November 5, 2004 | Pages 10 and 11

Save Senn High School
Texas march to stop executions
Students for Justice in Palestine

Stop the witch-hunt at Columbia University
By Monique Dols

NEW YORK--Columbia University in New York City is ground zero for the most recent pro-Israeli attacks on the voices of Palestinian solidarity in the U.S.

The Department of Middle East and Asian Languages and Cultures (MEALAC) is at the center of the attacks, with accusations of anti-Semitism and one-sidedness in the classroom. Recent articles in New York newspapers have targeted Professor Joseph Massad to silence critique of Israel and the U.S. on campus.

An unreleased film that purports to document anti-Semitism at Columbia spurred this most recent barrage of accusations.
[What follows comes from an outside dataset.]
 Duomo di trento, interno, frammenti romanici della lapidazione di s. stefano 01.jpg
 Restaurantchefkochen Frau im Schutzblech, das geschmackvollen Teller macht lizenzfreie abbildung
The charges of anti-Semitism are a pretext for attacking Massad, who is a tireless supporter of the Palestinians and their claim to their land.

Massad draws a sharp distinction between anti-Semitism and anti-Zionism. "Israel is a racist state not because of Jewish nationalism but because of its legally institutionalized racism where only Jews (not Israelis) have rights and privileges based on their national belonging," wrote Massad in 2003.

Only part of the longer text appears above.